10 September 2013

she's a runner!

See anything different?
green 1940 ford deluxe coupe

On Friday I had scraped up enough cash to pick up the driveshaft.
A local shop had shortened the Lincoln one and installed new u-joints.
The rear needed special 1-1/8" adapter caps to fit the 8" rear end.

Luckily the new shaft slid right in place.
It better as I measured it at least 6 times.
You'd think after all this I'd be able to start it up and go.

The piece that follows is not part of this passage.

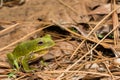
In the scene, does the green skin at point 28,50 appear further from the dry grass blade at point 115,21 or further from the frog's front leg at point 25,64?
the dry grass blade at point 115,21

It took the last part of Saturday to button up a bunch of stuff -
swap new tie rods, tighten nuts, loctite and cotter pins...
shock installation trick

Here's a tip to install shocks.
Instead of muscling it in,
a piece of rope with a slip knot is way easier.
1940 ford coupe - street rod

My patience had ran out and it was time to get it moving.
Did I tell you about the tranny fluid?
It took 4 quarts to finally get the AOD to the proper level,
which equalled 3 trips to the car parts store.
Thanks to Jaxon for riding his bike and getting the right stuff!
Finally there was enough pressure to get it rolling.

A year and five months later,
the coupe could move under it's own power.
Jaxon and I drove around the block a couple times,
no drips or explosions,
and most importantly we didn't run out of gas,
or get stuck down the street.
It was funny a couple different neighbors saw us driving,
and did a double take and cheered.
That first drive is always exciting even just putting about.

There were so many changes - steering, axle sectioning, rear end,
brakes, engine/AOD tranny that it'll take some time to gain confidence.
The past couple evenings have been fun venturing around the neighborhood,
basically tightening up any rattles.
I really need to get a shifter rigged up,
as it's not too convenient reaching down every time,
especially for 3-point turns.
A tranny hump would be nice too,
as the radiator heat warms up the cab pretty quick.

For now the automatic transmission shifts fine,
a little slow off the line with the low rear end gears but not too bad.
There's a bit of vibration flowing to the frame from the engine and transmission,
mainly cause I used small rubber pucks not the fat Lincoln mounts.
The steering is super smooth thanks to the new steering box and smaller radial tires,
and the disc brakes are way better even with the non-powered master cylinder.

Looks like I'll be out of town for a couple days,
but it's good to know that for now it doesn't need a major teardown when I get back!